Goal of the exercise.
Could you edit the entries below so that every "slender stalk" reads "thin stem", leaving everything else unchanged?

Material supplied.
◇ ◇ ◇
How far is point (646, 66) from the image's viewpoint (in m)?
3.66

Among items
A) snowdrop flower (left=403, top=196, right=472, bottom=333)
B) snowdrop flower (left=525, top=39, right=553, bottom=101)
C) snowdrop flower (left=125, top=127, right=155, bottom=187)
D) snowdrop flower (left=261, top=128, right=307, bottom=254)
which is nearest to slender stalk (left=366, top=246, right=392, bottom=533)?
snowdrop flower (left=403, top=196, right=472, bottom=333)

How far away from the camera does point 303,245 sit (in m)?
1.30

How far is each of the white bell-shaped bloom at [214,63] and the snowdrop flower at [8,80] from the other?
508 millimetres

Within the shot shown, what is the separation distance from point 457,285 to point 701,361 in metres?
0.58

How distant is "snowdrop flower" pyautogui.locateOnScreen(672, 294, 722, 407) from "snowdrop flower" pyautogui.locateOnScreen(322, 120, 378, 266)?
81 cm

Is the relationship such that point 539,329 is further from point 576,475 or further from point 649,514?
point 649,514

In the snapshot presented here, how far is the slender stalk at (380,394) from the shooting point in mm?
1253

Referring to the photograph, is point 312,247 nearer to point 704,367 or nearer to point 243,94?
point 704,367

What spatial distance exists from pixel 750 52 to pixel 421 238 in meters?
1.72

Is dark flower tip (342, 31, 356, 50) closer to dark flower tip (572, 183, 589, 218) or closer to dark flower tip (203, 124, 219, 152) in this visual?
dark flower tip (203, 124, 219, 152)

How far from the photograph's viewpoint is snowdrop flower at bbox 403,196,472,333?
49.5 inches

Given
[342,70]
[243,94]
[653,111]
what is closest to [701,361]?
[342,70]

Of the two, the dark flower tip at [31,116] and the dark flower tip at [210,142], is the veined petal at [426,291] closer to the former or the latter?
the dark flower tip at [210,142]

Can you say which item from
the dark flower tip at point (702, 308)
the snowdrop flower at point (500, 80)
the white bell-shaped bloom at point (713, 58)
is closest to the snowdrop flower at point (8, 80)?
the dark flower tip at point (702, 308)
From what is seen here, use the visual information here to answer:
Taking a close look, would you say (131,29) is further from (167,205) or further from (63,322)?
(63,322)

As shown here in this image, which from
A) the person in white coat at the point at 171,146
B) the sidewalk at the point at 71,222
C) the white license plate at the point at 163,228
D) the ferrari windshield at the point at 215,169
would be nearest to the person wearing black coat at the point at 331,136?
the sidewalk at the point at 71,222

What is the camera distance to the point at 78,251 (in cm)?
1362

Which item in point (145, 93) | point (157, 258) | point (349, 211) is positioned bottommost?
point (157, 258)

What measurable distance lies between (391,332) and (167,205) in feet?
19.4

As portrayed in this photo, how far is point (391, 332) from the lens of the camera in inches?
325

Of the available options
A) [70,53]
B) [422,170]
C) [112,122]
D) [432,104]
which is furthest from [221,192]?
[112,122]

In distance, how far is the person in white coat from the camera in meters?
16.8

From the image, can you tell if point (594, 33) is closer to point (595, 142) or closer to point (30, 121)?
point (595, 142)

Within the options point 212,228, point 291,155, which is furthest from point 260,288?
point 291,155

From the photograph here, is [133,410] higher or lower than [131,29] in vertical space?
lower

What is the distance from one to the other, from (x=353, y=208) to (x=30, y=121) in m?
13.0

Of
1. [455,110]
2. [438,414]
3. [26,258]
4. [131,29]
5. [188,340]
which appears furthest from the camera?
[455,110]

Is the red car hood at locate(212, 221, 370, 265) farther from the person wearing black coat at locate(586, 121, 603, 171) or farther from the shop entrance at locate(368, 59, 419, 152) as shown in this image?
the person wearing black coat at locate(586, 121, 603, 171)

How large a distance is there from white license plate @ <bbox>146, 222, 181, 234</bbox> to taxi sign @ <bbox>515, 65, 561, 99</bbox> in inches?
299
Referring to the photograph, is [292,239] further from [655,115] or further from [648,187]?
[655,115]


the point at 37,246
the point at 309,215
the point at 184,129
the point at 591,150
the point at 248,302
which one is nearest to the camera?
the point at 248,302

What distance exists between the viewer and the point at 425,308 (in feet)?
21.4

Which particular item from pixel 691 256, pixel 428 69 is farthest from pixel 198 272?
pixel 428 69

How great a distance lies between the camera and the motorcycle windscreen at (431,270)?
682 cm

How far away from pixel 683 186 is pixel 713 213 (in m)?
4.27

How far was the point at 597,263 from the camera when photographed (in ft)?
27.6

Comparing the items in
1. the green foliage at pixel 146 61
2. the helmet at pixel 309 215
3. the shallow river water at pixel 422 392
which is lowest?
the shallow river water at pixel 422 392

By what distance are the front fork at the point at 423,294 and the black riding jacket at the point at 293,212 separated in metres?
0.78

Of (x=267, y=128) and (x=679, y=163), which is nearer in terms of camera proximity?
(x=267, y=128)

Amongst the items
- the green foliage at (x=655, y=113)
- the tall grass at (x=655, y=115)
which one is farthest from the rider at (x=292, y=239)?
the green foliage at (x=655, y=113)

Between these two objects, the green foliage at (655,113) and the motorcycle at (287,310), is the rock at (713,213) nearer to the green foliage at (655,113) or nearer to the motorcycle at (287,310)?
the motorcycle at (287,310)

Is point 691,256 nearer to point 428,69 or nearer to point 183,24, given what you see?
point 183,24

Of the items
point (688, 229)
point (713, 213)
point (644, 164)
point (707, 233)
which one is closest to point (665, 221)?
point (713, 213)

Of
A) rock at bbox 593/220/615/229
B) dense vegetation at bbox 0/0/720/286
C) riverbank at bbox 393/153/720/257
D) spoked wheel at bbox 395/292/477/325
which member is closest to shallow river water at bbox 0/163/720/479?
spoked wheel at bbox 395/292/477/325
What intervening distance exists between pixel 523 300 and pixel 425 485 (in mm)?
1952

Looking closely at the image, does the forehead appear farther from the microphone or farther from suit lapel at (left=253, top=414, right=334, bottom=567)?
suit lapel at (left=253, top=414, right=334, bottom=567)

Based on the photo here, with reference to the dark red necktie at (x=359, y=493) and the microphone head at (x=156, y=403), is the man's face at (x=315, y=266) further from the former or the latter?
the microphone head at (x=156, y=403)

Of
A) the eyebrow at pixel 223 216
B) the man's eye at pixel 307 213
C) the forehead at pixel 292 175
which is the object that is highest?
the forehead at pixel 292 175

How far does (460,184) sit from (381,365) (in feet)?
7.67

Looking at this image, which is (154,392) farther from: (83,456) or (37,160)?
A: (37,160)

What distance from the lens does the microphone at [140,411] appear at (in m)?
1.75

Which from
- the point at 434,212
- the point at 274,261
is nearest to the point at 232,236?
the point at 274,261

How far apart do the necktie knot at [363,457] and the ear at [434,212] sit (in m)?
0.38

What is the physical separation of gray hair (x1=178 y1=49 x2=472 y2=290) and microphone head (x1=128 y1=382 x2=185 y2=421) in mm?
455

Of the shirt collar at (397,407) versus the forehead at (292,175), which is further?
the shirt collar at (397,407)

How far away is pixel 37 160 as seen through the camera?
◇ ◇ ◇
Result of this task.
How far is point (646, 66) from the image's viewpoint (in m)?
3.66

Among items
A) snowdrop flower (left=403, top=196, right=472, bottom=333)
B) snowdrop flower (left=525, top=39, right=553, bottom=101)
C) snowdrop flower (left=125, top=127, right=155, bottom=187)
D) snowdrop flower (left=261, top=128, right=307, bottom=254)
which is nearest to thin stem (left=366, top=246, right=392, bottom=533)?
snowdrop flower (left=403, top=196, right=472, bottom=333)

How far away from the camera does point 303,245 sit (in m)?
1.30

How far is each of the white bell-shaped bloom at [214,63] and the snowdrop flower at [8,80] from the other?
508 millimetres

Within the shot shown, what is the separation distance from point 457,285 to point 701,361 in metres?
0.58

How distant is "snowdrop flower" pyautogui.locateOnScreen(672, 294, 722, 407) from "snowdrop flower" pyautogui.locateOnScreen(322, 120, 378, 266)?
81 cm

Is the relationship such that point 539,329 is further from point 576,475 or further from point 649,514?
point 649,514

In the snapshot presented here, how far is the thin stem at (380,394) from the shooting point in mm?
1253

Referring to the photograph, is point 312,247 nearer to point 704,367 or nearer to point 243,94?
point 704,367

What spatial distance exists from pixel 750 52 to pixel 421 238 in meters?
1.72

Is dark flower tip (342, 31, 356, 50) closer to dark flower tip (572, 183, 589, 218) or closer to dark flower tip (203, 124, 219, 152) in this visual?
dark flower tip (203, 124, 219, 152)

How far from the photograph's viewpoint is snowdrop flower at bbox 403,196,472,333?
49.5 inches

Given
[342,70]
[243,94]
[653,111]
what is closest to [701,361]?
[342,70]

Of the two, the dark flower tip at [31,116] and the dark flower tip at [210,142], is the veined petal at [426,291] closer to the former or the latter?
the dark flower tip at [210,142]

Can you say which item from
the dark flower tip at point (702, 308)
the snowdrop flower at point (500, 80)
the white bell-shaped bloom at point (713, 58)
is closest to the snowdrop flower at point (8, 80)?
the dark flower tip at point (702, 308)
From what is seen here, use the visual information here to answer:
Taking a close look, would you say (131,29) is further from (167,205) or further from (63,322)?
(63,322)

As shown here in this image, which from
A) the person in white coat at the point at 171,146
B) the sidewalk at the point at 71,222
C) the white license plate at the point at 163,228
D) the ferrari windshield at the point at 215,169
would be nearest to the person wearing black coat at the point at 331,136?
the sidewalk at the point at 71,222

What is the camera distance to the point at 78,251 (in cm)?
1362

Which item in point (145, 93) | point (157, 258) | point (349, 211) is positioned bottommost?
point (157, 258)

What measurable distance lies between (391,332) and (167,205) in feet?
19.4

As portrayed in this photo, how far is point (391, 332) from the lens of the camera in inches?
325

Of the available options
A) [70,53]
B) [422,170]
C) [112,122]
D) [432,104]
which is furthest from [221,192]?
[112,122]

In distance, how far is the person in white coat from the camera in meters?
16.8

From the image, can you tell if point (594, 33) is closer to point (595, 142) or closer to point (30, 121)?
point (595, 142)

Within the options point 212,228, point 291,155, which is furthest from point 260,288?
point 291,155

From the photograph here, is [133,410] higher or lower than [131,29] in vertical space?
lower

What is the distance from one to the other, from (x=353, y=208) to (x=30, y=121) in m?
13.0

Of
1. [455,110]
2. [438,414]
3. [26,258]
4. [131,29]
5. [188,340]
which appears furthest from the camera?
[455,110]

Is the red car hood at locate(212, 221, 370, 265) farther from the person wearing black coat at locate(586, 121, 603, 171) or farther from the shop entrance at locate(368, 59, 419, 152) as shown in this image?
the person wearing black coat at locate(586, 121, 603, 171)

How large a distance is there from white license plate @ <bbox>146, 222, 181, 234</bbox> to taxi sign @ <bbox>515, 65, 561, 99</bbox> in inches?
299
Referring to the photograph, is [292,239] further from [655,115] or further from [648,187]?
[655,115]


the point at 37,246
the point at 309,215
the point at 184,129
the point at 591,150
the point at 248,302
which one is nearest to the camera?
the point at 248,302

What distance exists between the viewer and the point at 425,308 (in feet)?
21.4

Which particular item from pixel 691 256, pixel 428 69 is farthest from pixel 198 272?
pixel 428 69

How great a distance lies between the camera and the motorcycle windscreen at (431,270)?
682 cm

How far away from pixel 683 186 is pixel 713 213 (in m)?
4.27

How far was the point at 597,263 from the camera when photographed (in ft)?
27.6

Comparing the items in
1. the green foliage at pixel 146 61
2. the helmet at pixel 309 215
3. the shallow river water at pixel 422 392
which is lowest?
the shallow river water at pixel 422 392

By what distance are the front fork at the point at 423,294 and the black riding jacket at the point at 293,212 separated in metres?
0.78

Of (x=267, y=128) and (x=679, y=163), which is nearer in terms of camera proximity?
(x=267, y=128)

Amongst the items
- the green foliage at (x=655, y=113)
- the tall grass at (x=655, y=115)
which one is farthest from the rider at (x=292, y=239)?
the green foliage at (x=655, y=113)

Between these two objects, the green foliage at (655,113) and the motorcycle at (287,310), is the rock at (713,213) nearer to the green foliage at (655,113) or nearer to the motorcycle at (287,310)?
the motorcycle at (287,310)

Is point 691,256 nearer to point 428,69 or nearer to point 183,24, given what you see?
point 183,24

Of the items
point (688, 229)
point (713, 213)
point (644, 164)
point (707, 233)
which one is closest to point (665, 221)?
point (713, 213)

Of
A) rock at bbox 593/220/615/229
B) dense vegetation at bbox 0/0/720/286
C) riverbank at bbox 393/153/720/257
D) spoked wheel at bbox 395/292/477/325
which member is closest to shallow river water at bbox 0/163/720/479?
spoked wheel at bbox 395/292/477/325
What intervening distance exists between pixel 523 300 and pixel 425 485 (in mm)?
1952

Looking closely at the image, does the forehead appear farther from the microphone or farther from suit lapel at (left=253, top=414, right=334, bottom=567)?
suit lapel at (left=253, top=414, right=334, bottom=567)

Based on the photo here, with reference to the dark red necktie at (x=359, y=493) and the microphone head at (x=156, y=403), is the man's face at (x=315, y=266) further from the former or the latter?
the microphone head at (x=156, y=403)

Of
A) the eyebrow at pixel 223 216
B) the man's eye at pixel 307 213
C) the forehead at pixel 292 175
which is the object that is highest?
the forehead at pixel 292 175

How far does (460,184) sit from (381,365) (in feet)?
7.67

Looking at this image, which is (154,392) farther from: (83,456) or (37,160)?
A: (37,160)

What distance from the lens does the microphone at [140,411] appear at (in m)?
1.75

Which from
- the point at 434,212
- the point at 274,261
is nearest to the point at 232,236?
the point at 274,261

How far apart do the necktie knot at [363,457] and the ear at [434,212] sit (in m)?
0.38

What is the physical separation of gray hair (x1=178 y1=49 x2=472 y2=290) and microphone head (x1=128 y1=382 x2=185 y2=421) in mm?
455

Of the shirt collar at (397,407) versus the forehead at (292,175), which is further?
the shirt collar at (397,407)

How far away is pixel 37 160 as seen through the camera?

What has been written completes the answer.